[DATA SHOWN Boundary: Start]

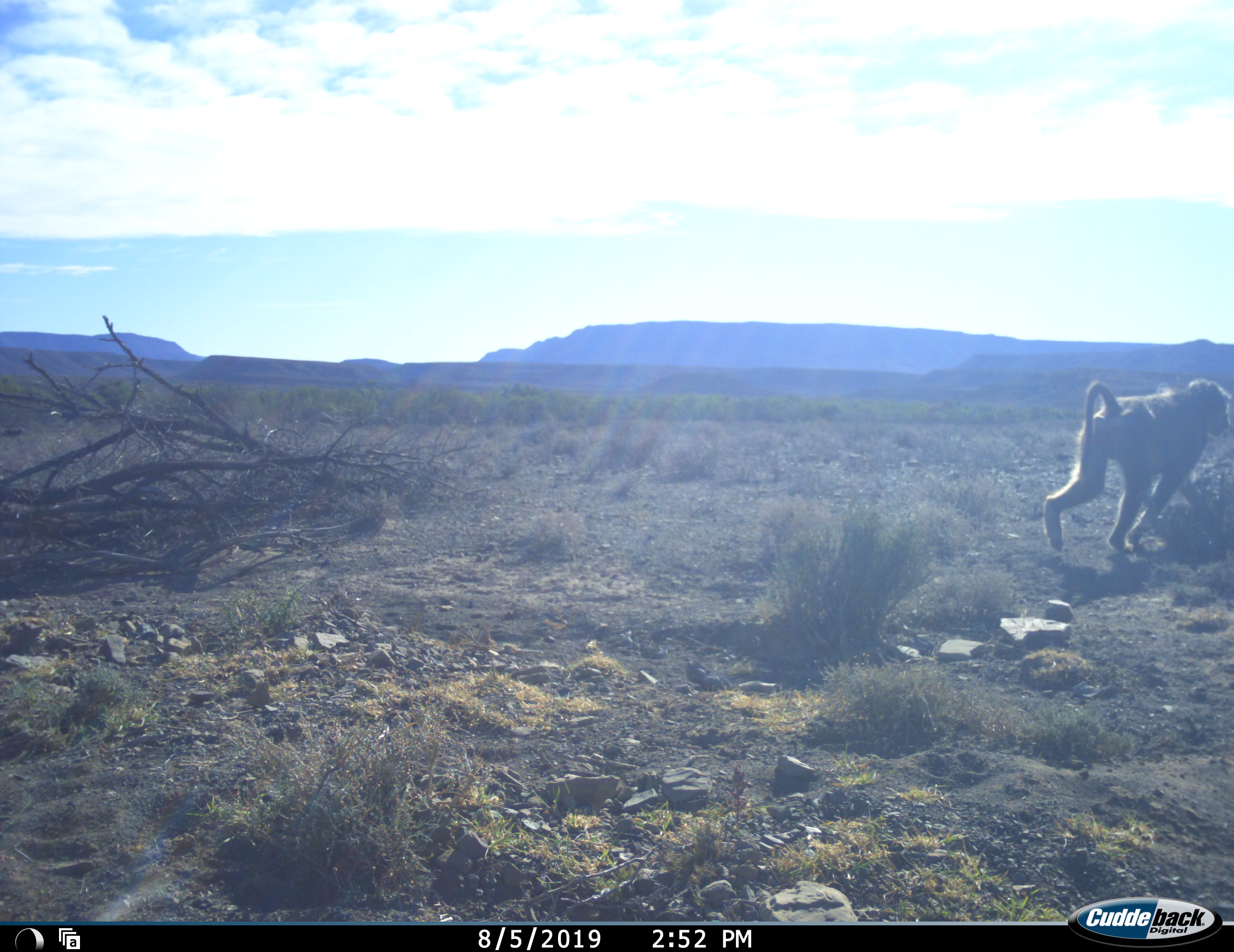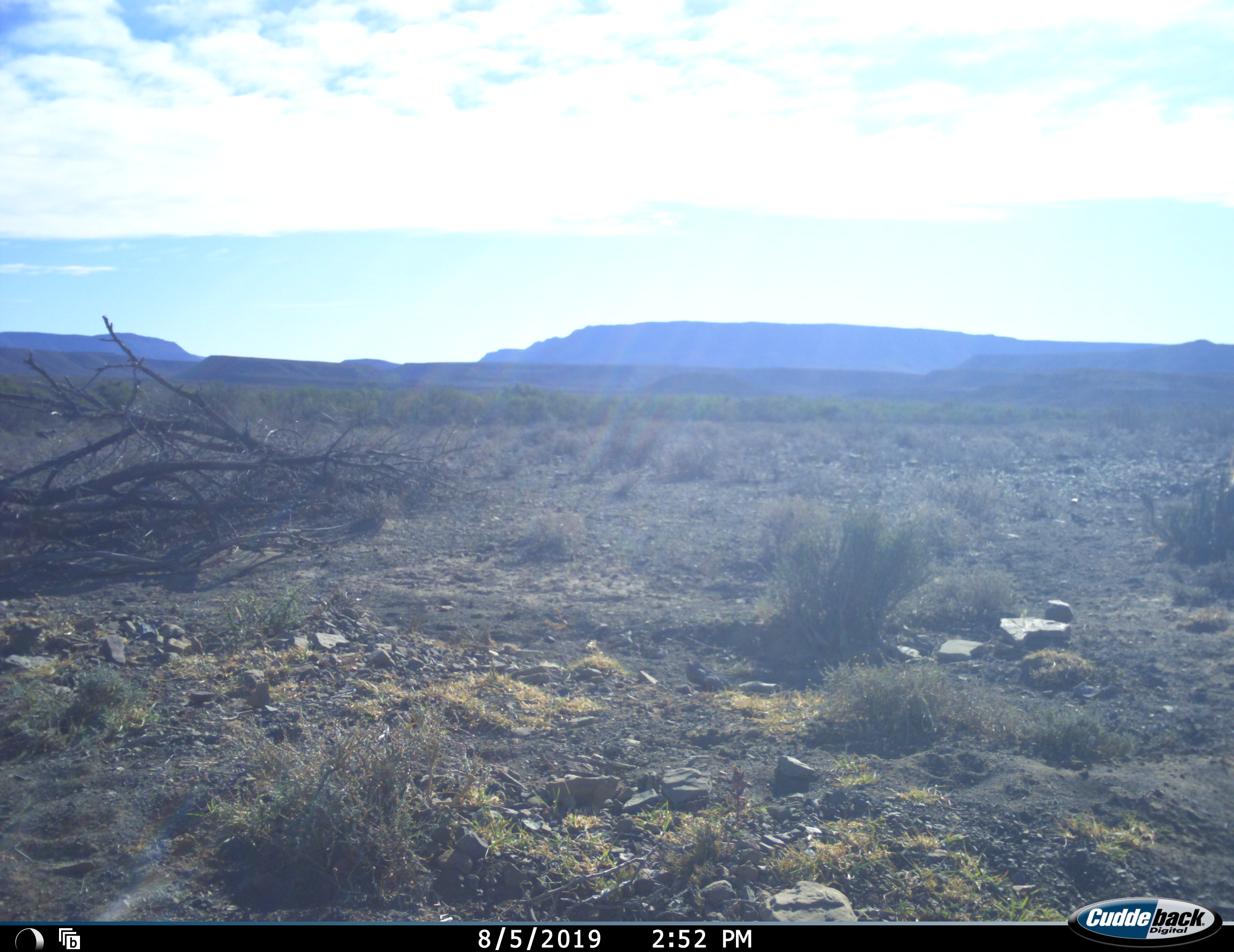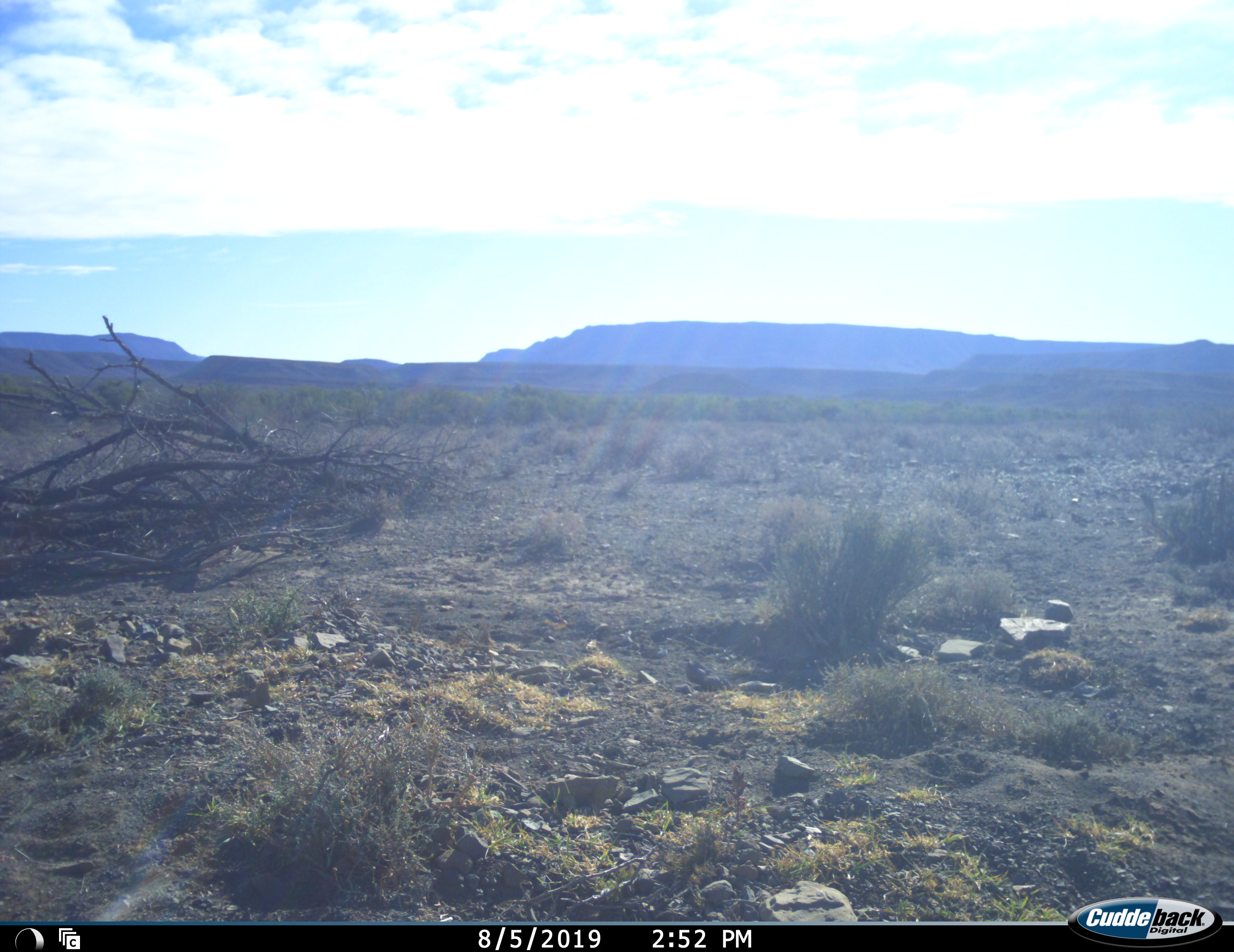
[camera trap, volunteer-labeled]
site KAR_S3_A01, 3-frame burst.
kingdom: Animalia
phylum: Chordata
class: Mammalia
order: Primates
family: Cercopithecidae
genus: Papio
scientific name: Papio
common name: baboon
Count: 1.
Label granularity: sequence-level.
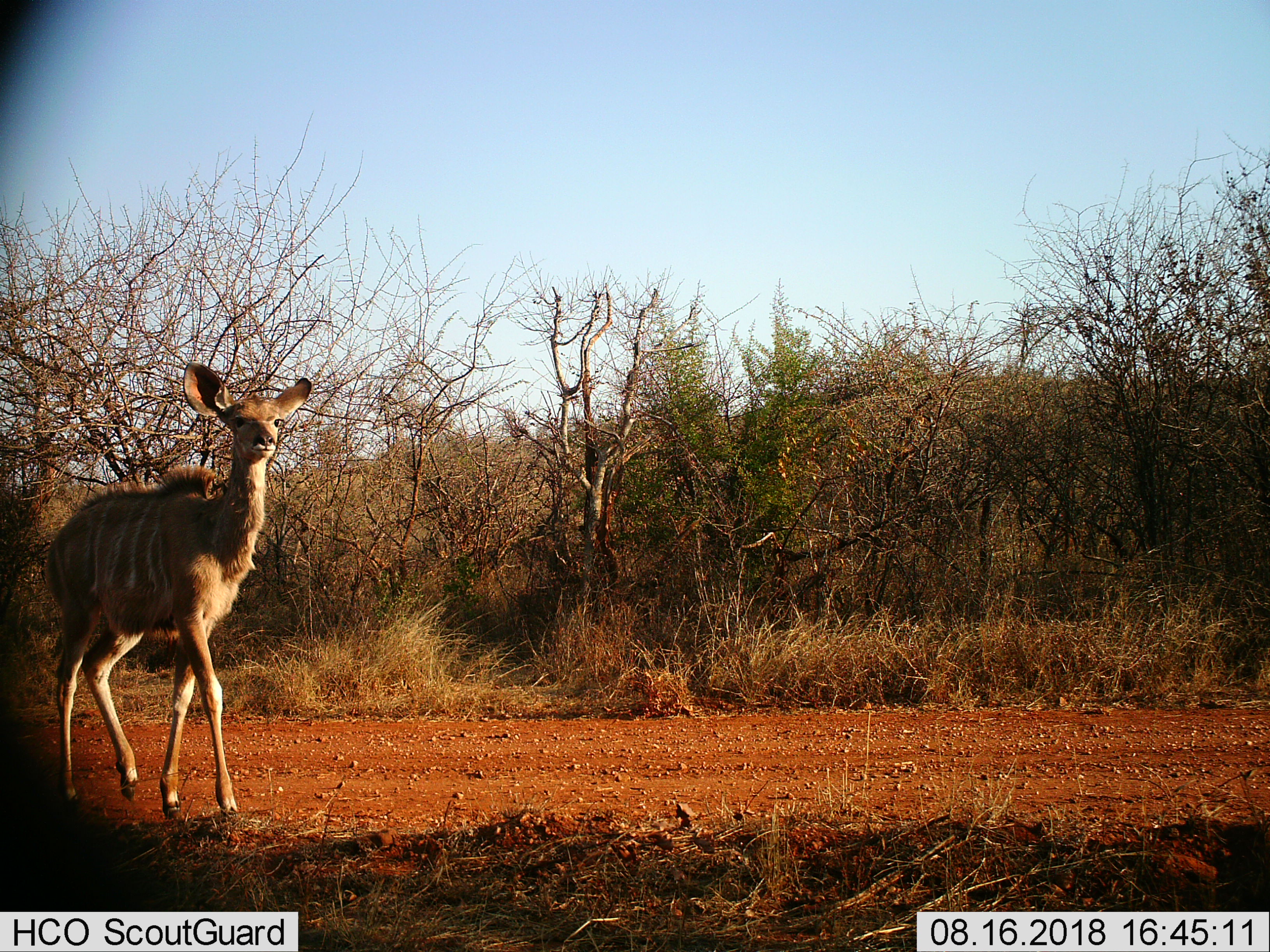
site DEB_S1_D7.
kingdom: Animalia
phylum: Chordata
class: Mammalia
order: Artiodactyla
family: Bovidae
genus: Tragelaphus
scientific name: Tragelaphus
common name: kudu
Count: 1.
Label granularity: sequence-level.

[DATA SHOWN Boundary: End]

**WHAT IS BEING ASKED**
Repeat, exactly as they stand, the line that contains "common name: kudu" and all the lines after it in the data above.

**RESPONSE**
common name: kudu
Count: 1.
Label granularity: sequence-level.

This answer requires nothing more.